● **REQUIRED WORK**
Write every line below out again exactly, images omitted.

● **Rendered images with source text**

====

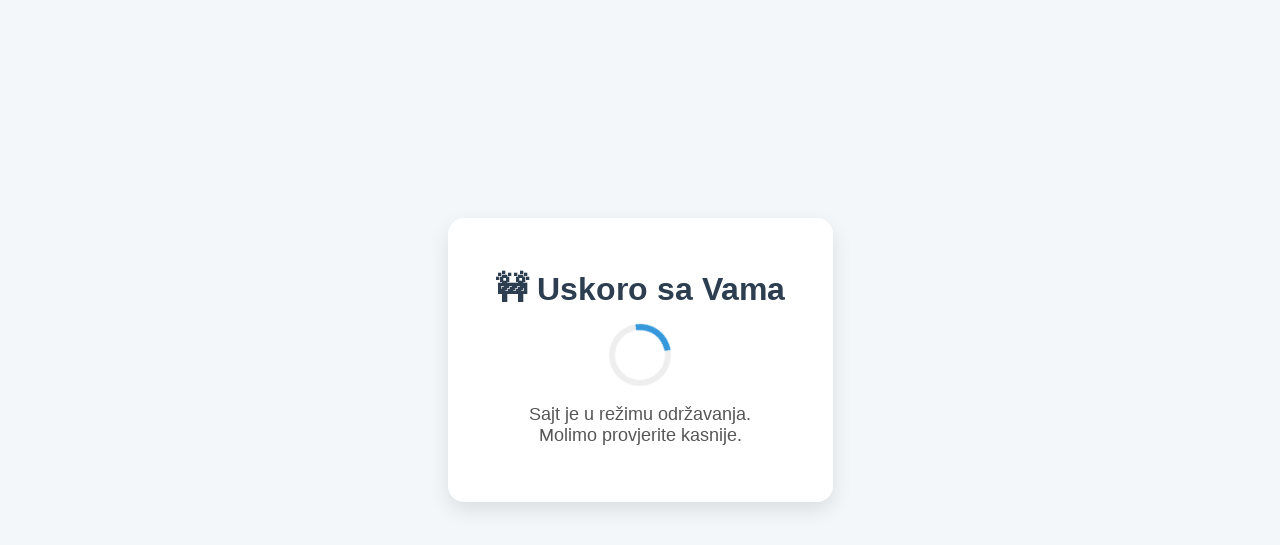

--- FILE ---
content_type: text/html
request_url: https://tesliconline.com/?cat=23&filter_by=popular7
body_size: 790
content:
<!DOCTYPE html>
<html lang="en">
<head>
  <meta charset="UTF-8">
  <meta name="viewport" content="width=device-width, initial-scale=1.0">
  <title>Sajt je u režimu održavanja</title>
  <style>
    body {
      margin: 0;
      font-family: "Segoe UI", Tahoma, Geneva, Verdana, sans-serif;
      background: #f4f7f9;
      color: #333;
      display: flex;
      align-items: center;
      justify-content: center;
      height: 100vh;
      text-align: center;
    }
    .card {
      background: #fff;
      padding: 2rem 3rem;
      border-radius: 16px;
      box-shadow: 0 8px 20px rgba(0,0,0,0.1);
      max-width: 500px;
    }
    h1 {
      font-size: 2rem;
      margin-bottom: 0.5rem;
      color: #2c3e50;
    }
    p {
      font-size: 1.1rem;
      margin-bottom: 1.5rem;
      color: #555;
    }
    .spinner {
      margin: 1rem auto;
      width: 50px;
      height: 50px;
      border: 6px solid #eee;
      border-top: 6px solid #3498db;
      border-radius: 50%;
      animation: spin 1s linear infinite;
    }
    @keyframes spin {
      100% { transform: rotate(360deg); }
    }
  </style>
</head>
<body>
  <div class="card">
    <h1>🚧 Uskoro sa Vama</h1>
    <div class="spinner"></div>
    <p>Sajt je u režimu održavanja.<br>
       Molimo provjerite kasnije.</p>
  </div>
<script defer src="https://static.cloudflareinsights.com/beacon.min.js/vcd15cbe7772f49c399c6a5babf22c1241717689176015" integrity="sha512-ZpsOmlRQV6y907TI0dKBHq9Md29nnaEIPlkf84rnaERnq6zvWvPUqr2ft8M1aS28oN72PdrCzSjY4U6VaAw1EQ==" data-cf-beacon='{"version":"2024.11.0","token":"fe8d3a2304dc43909d144ec310912c2b","r":1,"server_timing":{"name":{"cfCacheStatus":true,"cfEdge":true,"cfExtPri":true,"cfL4":true,"cfOrigin":true,"cfSpeedBrain":true},"location_startswith":null}}' crossorigin="anonymous"></script>
</body>
</html>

====

● **EXERCISE OUTPUT**
--- FILE ---
content_type: text/html
request_url: https://tesliconline.com/?cat=23&filter_by=popular7
body_size: 790
content:
<!DOCTYPE html>
<html lang="en">
<head>
  <meta charset="UTF-8">
  <meta name="viewport" content="width=device-width, initial-scale=1.0">
  <title>Sajt je u režimu održavanja</title>
  <style>
    body {
      margin: 0;
      font-family: "Segoe UI", Tahoma, Geneva, Verdana, sans-serif;
      background: #f4f7f9;
      color: #333;
      display: flex;
      align-items: center;
      justify-content: center;
      height: 100vh;
      text-align: center;
    }
    .card {
      background: #fff;
      padding: 2rem 3rem;
      border-radius: 16px;
      box-shadow: 0 8px 20px rgba(0,0,0,0.1);
      max-width: 500px;
    }
    h1 {
      font-size: 2rem;
      margin-bottom: 0.5rem;
      color: #2c3e50;
    }
    p {
      font-size: 1.1rem;
      margin-bottom: 1.5rem;
      color: #555;
    }
    .spinner {
      margin: 1rem auto;
      width: 50px;
      height: 50px;
      border: 6px solid #eee;
      border-top: 6px solid #3498db;
      border-radius: 50%;
      animation: spin 1s linear infinite;
    }
    @keyframes spin {
      100% { transform: rotate(360deg); }
    }
  </style>
</head>
<body>
  <div class="card">
    <h1>🚧 Uskoro sa Vama</h1>
    <div class="spinner"></div>
    <p>Sajt je u režimu održavanja.<br>
       Molimo provjerite kasnije.</p>
  </div>
<script defer src="https://static.cloudflareinsights.com/beacon.min.js/vcd15cbe7772f49c399c6a5babf22c1241717689176015" integrity="sha512-ZpsOmlRQV6y907TI0dKBHq9Md29nnaEIPlkf84rnaERnq6zvWvPUqr2ft8M1aS28oN72PdrCzSjY4U6VaAw1EQ==" data-cf-beacon='{"version":"2024.11.0","token":"fe8d3a2304dc43909d144ec310912c2b","r":1,"server_timing":{"name":{"cfCacheStatus":true,"cfEdge":true,"cfExtPri":true,"cfL4":true,"cfOrigin":true,"cfSpeedBrain":true},"location_startswith":null}}' crossorigin="anonymous"></script>
</body>
</html>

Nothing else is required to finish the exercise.